--- Start of PAGE EXTRACT ---
Twelve kits: Subtotal $228.20
Mailing    :             8.95
PayPal     :             7.41
Insurance  :             4.60

Total Due  :          $249.21

Please confirm the amount and send me a PayPal invoice.
Thanks.


----------



## maxwell_smart007 (Sep 12, 2007)

well, shucks.  Guess I missed it.  Spent too much time humming and hawing about what, exactly, I wanted...oh well, I guess I'll pay retail! 
 

(For the amount I buy, not a big deal!)  

I'll get in next time!!  []


----------



## bananajeep (Sep 13, 2007)

Took care of my Paypal Payment just now.  Thanks for running this GB.

Mike

(Edit: revised amount from PM's)


----------



## Darley (Sep 13, 2007)

well that's was very quick[] some one will do another group buyer


----------



## johncrane (Sep 13, 2007)

Serge l recon where a bit too slow mate!or there too fast! snooze' ya lose'[]


----------



## Stevej72 (Sep 13, 2007)

Guess I'm not the only one that missed it, I just finished my list.


----------



## DRP460 (Sep 13, 2007)

Hi David,

Paypal sent for the second amount indicated.

Thanks,

Dale


----------



## kevin_f (Sep 13, 2007)

David, just sent payment.

Thanks,


----------



## Ratto (Sep 14, 2007)

David, 
Payment sent by PayPal

Thanks,

Dave


----------



## JimBobTucson (Sep 18, 2007)

Thanks again for your hard work...

Question, did our order also qualify for the 20% discount that CSUSA is currently offering on top of the volume discount?

Thanx JB


----------



## kent4Him (Sep 18, 2007)

> _Originally posted by JimBobTucson_
> <br />Thanks again for your hard work...
> 
> Question, did our order also qualify for the 20% discount that CSUSA is currently offering on top of the volume discount?
> ...



The promotional email states that this does not count for existing orders.  Them's the breaks.


----------



## DRP460 (Sep 18, 2007)

I'm not so sure that this order was actually placed yet.

David.... have you pulled the trigger yet?


----------



## hoff58 (Oct 1, 2007)

David,
  Received shipment today. Thanks for putting this together.

Kelly
hoff58


----------



## DaveM (Oct 1, 2007)

I just got mine too.  Thanks!  The kits and blanks are great.

Dave


----------



## Rudy Vey (Oct 1, 2007)

Just got mine!
Thanks


----------



## Woodlvr (Oct 1, 2007)

My order arrived today also.  Thanks.

Mike


----------



## Monty (Oct 1, 2007)

Received mine today also. Thanks for putting this buy together.


----------



## GaryMGg (Oct 4, 2007)

David,
Thanks for managing this group buy; I received a perfect shipment today and PayPal refund to boot. [8D]


----------



## JimBobTucson (Oct 5, 2007)

David,

I got the Statesmen kit you sent me that was originally backordered. I just wish I was smart enough to order the drill bits I needed to build these kits. Thanks for the outstanding effort you put into this group buy. You have inspired me to host one of these group buys myself in the future. Do you mind if I use you as a resource to learn how to do it?

Thanks again...


----------
--- End of PAGE EXTRACT ---
--- Start of DATA LINES ---
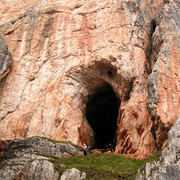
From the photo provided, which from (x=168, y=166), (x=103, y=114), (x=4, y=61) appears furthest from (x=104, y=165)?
(x=103, y=114)

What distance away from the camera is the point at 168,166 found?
14.4 m

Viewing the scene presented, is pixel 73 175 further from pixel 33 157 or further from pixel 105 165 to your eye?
pixel 33 157

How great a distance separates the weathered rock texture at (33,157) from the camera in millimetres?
15883

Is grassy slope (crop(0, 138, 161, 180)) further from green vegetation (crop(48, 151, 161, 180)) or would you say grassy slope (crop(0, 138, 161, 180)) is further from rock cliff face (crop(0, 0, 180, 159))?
rock cliff face (crop(0, 0, 180, 159))

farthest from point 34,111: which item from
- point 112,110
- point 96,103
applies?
point 112,110

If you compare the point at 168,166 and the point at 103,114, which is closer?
the point at 168,166

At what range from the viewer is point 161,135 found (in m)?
19.0

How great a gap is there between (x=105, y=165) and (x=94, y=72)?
954 cm

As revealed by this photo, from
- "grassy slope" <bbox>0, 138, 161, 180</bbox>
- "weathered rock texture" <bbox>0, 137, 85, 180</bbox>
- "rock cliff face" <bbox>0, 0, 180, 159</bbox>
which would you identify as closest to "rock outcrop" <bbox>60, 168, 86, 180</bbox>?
"weathered rock texture" <bbox>0, 137, 85, 180</bbox>

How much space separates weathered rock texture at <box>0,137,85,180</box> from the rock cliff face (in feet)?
9.39

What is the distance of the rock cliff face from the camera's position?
2095 cm

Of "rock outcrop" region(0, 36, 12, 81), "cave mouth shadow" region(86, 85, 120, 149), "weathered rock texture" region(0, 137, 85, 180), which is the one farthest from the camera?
"cave mouth shadow" region(86, 85, 120, 149)

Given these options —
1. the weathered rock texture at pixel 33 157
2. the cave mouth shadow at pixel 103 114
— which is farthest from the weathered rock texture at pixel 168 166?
the cave mouth shadow at pixel 103 114

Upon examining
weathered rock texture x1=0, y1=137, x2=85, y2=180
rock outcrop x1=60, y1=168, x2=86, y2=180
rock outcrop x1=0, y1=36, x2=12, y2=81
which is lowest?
rock outcrop x1=60, y1=168, x2=86, y2=180
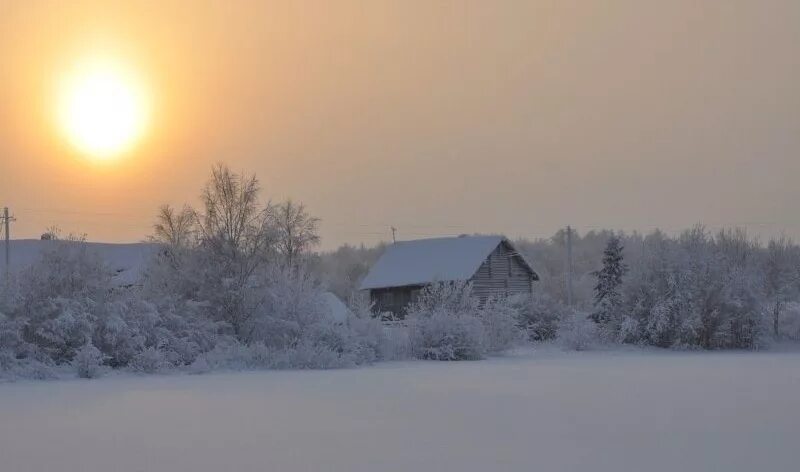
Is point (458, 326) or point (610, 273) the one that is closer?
point (458, 326)

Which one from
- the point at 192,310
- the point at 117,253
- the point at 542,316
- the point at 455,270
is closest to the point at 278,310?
the point at 192,310

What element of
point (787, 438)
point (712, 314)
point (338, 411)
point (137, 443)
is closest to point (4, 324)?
point (338, 411)

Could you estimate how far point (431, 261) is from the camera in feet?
191

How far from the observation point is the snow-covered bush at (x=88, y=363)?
28453 millimetres

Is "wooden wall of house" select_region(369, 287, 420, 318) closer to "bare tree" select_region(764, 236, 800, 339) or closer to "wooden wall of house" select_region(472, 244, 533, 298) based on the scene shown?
"wooden wall of house" select_region(472, 244, 533, 298)

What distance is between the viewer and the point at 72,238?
1282 inches

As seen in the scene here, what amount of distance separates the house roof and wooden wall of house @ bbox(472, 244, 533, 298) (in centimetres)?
53

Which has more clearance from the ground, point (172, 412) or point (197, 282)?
point (197, 282)

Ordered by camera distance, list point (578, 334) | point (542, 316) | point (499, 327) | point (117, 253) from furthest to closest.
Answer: point (117, 253) < point (542, 316) < point (578, 334) < point (499, 327)

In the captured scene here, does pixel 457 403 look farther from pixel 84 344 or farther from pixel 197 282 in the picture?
pixel 197 282

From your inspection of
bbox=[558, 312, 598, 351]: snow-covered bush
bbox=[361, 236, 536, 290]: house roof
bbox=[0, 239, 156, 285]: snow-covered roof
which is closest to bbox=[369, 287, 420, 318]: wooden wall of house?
bbox=[361, 236, 536, 290]: house roof

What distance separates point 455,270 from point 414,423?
40062mm

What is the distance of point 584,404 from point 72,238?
20.8 metres

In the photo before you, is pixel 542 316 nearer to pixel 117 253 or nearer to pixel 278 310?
pixel 278 310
--- End of DATA LINES ---
GOAL
Summarize the forum thread in two sentences. The listing plays no part in what is asked here.

CORRECT RESULT
Participants in a group buy managed by David posted that they had sent their PayPal payments, while a few others said they had missed the chance to join. In early October, several participants reported receiving their shipments and thanked David for putting the buy together.